SOURCE MATERIAL START

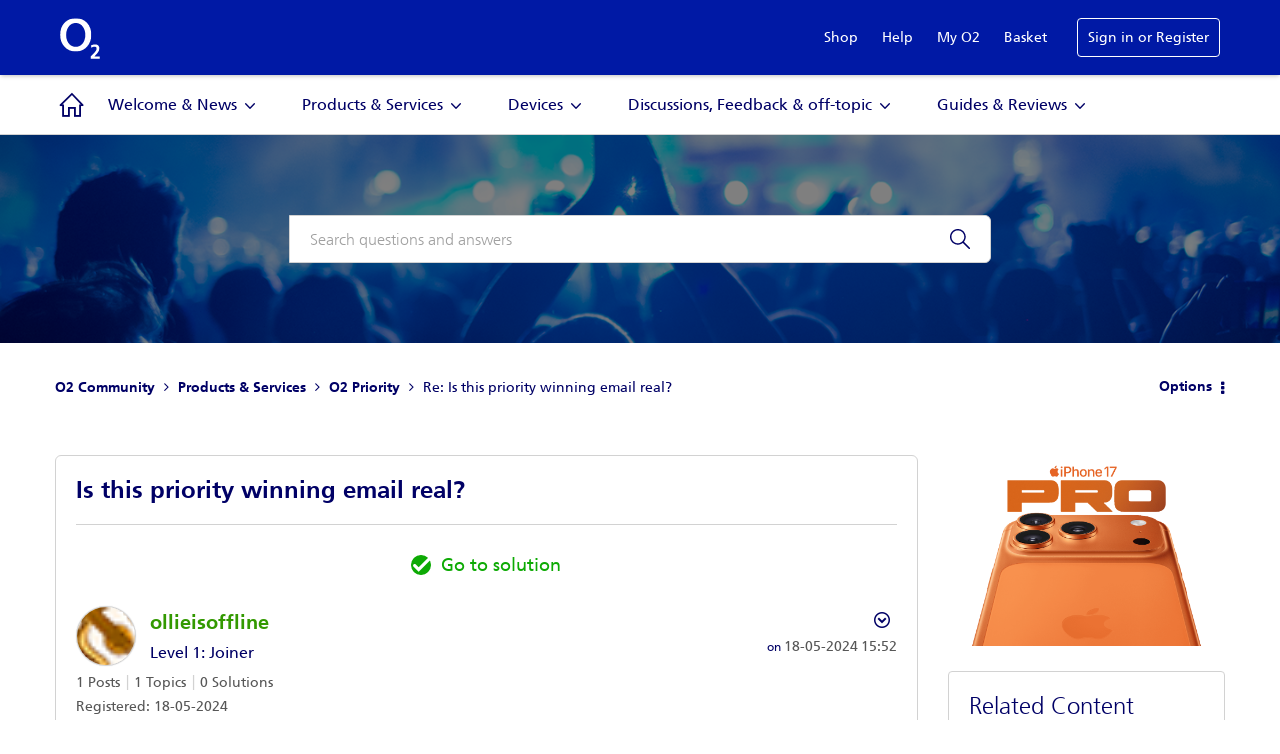

--- FILE ---
content_type: text/html; charset=UTF-8
request_url: https://community.o2.co.uk/t5/O2-Priority/Is-this-priority-winning-email-real/m-p/1718753
body_size: 1873
content:
<!DOCTYPE html>
<html lang="en">
<head>
    <meta charset="utf-8">
    <meta name="viewport" content="width=device-width, initial-scale=1">
    <title></title>
    <style>
        body {
            font-family: "Arial";
        }
    </style>
    <script type="text/javascript">
    window.awsWafCookieDomainList = [];
    window.gokuProps = {
"key":"AQIDAHjcYu/GjX+QlghicBgQ/7bFaQZ+m5FKCMDnO+vTbNg96AHYyZv6Mnkdbjk2SfzfqtxBAAAAfjB8BgkqhkiG9w0BBwagbzBtAgEAMGgGCSqGSIb3DQEHATAeBglghkgBZQMEAS4wEQQMjjrJPgBw2NjH39ZEAgEQgDvpfbHVKaHiIBgNozebkLNmp/az1OGiFgjLcgCZgmx98S73qSAwa5QFXxPlLcDjyv8PC71hCc4U8qJoFw==",
          "iv":"D549ZgBzmQAACX0y",
          "context":"/B9J2liCTLqpYpvaJ9RuMMVb2HhZsFYUb/SD+IlgMfvPcYNQB5is8r6np998kqqW7uy31w568AZsnsLFO4onZIlo+yNS+NtkqMKPMm7DDG1ZBZeQTLa9Hm5UdeSSke+dy4ULOE0MDZxR8o3YSWtr3BecpqaZC9loCLIQybXiEYMJSEpsPl964rz/gIngcTpgVF59PHp9dDIDdwG1JyfmxL6aFDUBU+U3MLvQeHlYgK93/5DTfhaG0RlOBAojbgvwuyaH4D9iKwVVkDhFmzUZJAZHT1PjU8CFPGzRiwCbOiLvyi5OI+dxmBZp8nlIOsnC6LukfAdjrTqEnj0+fkmh4XQDVSNjiYhtKeZBTCLCy65QZof/FtEj2DBeYs5NUsrax1igfRk/QiU27uNku0l581V+7yCQ1HjN"
};
    </script>
    <script src="https://bc0439715fa6.967eb88d.us-east-2.token.awswaf.com/bc0439715fa6/033bd40f06d7/6513ae194112/challenge.js"></script>
</head>
<body>
    <div id="challenge-container"></div>
    <script type="text/javascript">
        AwsWafIntegration.saveReferrer();
        AwsWafIntegration.checkForceRefresh().then((forceRefresh) => {
            if (forceRefresh) {
                AwsWafIntegration.forceRefreshToken().then(() => {
                    window.location.reload(true);
                });
            } else {
                AwsWafIntegration.getToken().then(() => {
                    window.location.reload(true);
                });
            }
        });
    </script>
    <noscript>
        <h1>JavaScript is disabled</h1>
        In order to continue, we need to verify that you're not a robot.
        This requires JavaScript. Enable JavaScript and then reload the page.
    </noscript>
</body>
</html>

SOURCE MATERIAL END

- [PROBLEM]:
Your task is to retype the records above in full and exactly, omitting the pictures.

- [REPLY]:
--- FILE ---
content_type: text/html; charset=UTF-8
request_url: https://community.o2.co.uk/t5/O2-Priority/Is-this-priority-winning-email-real/m-p/1718753
body_size: 1873
content:
<!DOCTYPE html>
<html lang="en">
<head>
    <meta charset="utf-8">
    <meta name="viewport" content="width=device-width, initial-scale=1">
    <title></title>
    <style>
        body {
            font-family: "Arial";
        }
    </style>
    <script type="text/javascript">
    window.awsWafCookieDomainList = [];
    window.gokuProps = {
"key":"AQIDAHjcYu/GjX+QlghicBgQ/7bFaQZ+m5FKCMDnO+vTbNg96AHYyZv6Mnkdbjk2SfzfqtxBAAAAfjB8BgkqhkiG9w0BBwagbzBtAgEAMGgGCSqGSIb3DQEHATAeBglghkgBZQMEAS4wEQQMjjrJPgBw2NjH39ZEAgEQgDvpfbHVKaHiIBgNozebkLNmp/az1OGiFgjLcgCZgmx98S73qSAwa5QFXxPlLcDjyv8PC71hCc4U8qJoFw==",
          "iv":"D549ZgBzmQAACX0y",
          "context":"/B9J2liCTLqpYpvaJ9RuMMVb2HhZsFYUb/SD+IlgMfvPcYNQB5is8r6np998kqqW7uy31w568AZsnsLFO4onZIlo+yNS+NtkqMKPMm7DDG1ZBZeQTLa9Hm5UdeSSke+dy4ULOE0MDZxR8o3YSWtr3BecpqaZC9loCLIQybXiEYMJSEpsPl964rz/gIngcTpgVF59PHp9dDIDdwG1JyfmxL6aFDUBU+U3MLvQeHlYgK93/5DTfhaG0RlOBAojbgvwuyaH4D9iKwVVkDhFmzUZJAZHT1PjU8CFPGzRiwCbOiLvyi5OI+dxmBZp8nlIOsnC6LukfAdjrTqEnj0+fkmh4XQDVSNjiYhtKeZBTCLCy65QZof/FtEj2DBeYs5NUsrax1igfRk/QiU27uNku0l581V+7yCQ1HjN"
};
    </script>
    <script src="https://bc0439715fa6.967eb88d.us-east-2.token.awswaf.com/bc0439715fa6/033bd40f06d7/6513ae194112/challenge.js"></script>
</head>
<body>
    <div id="challenge-container"></div>
    <script type="text/javascript">
        AwsWafIntegration.saveReferrer();
        AwsWafIntegration.checkForceRefresh().then((forceRefresh) => {
            if (forceRefresh) {
                AwsWafIntegration.forceRefreshToken().then(() => {
                    window.location.reload(true);
                });
            } else {
                AwsWafIntegration.getToken().then(() => {
                    window.location.reload(true);
                });
            }
        });
    </script>
    <noscript>
        <h1>JavaScript is disabled</h1>
        In order to continue, we need to verify that you're not a robot.
        This requires JavaScript. Enable JavaScript and then reload the page.
    </noscript>
</body>
</html>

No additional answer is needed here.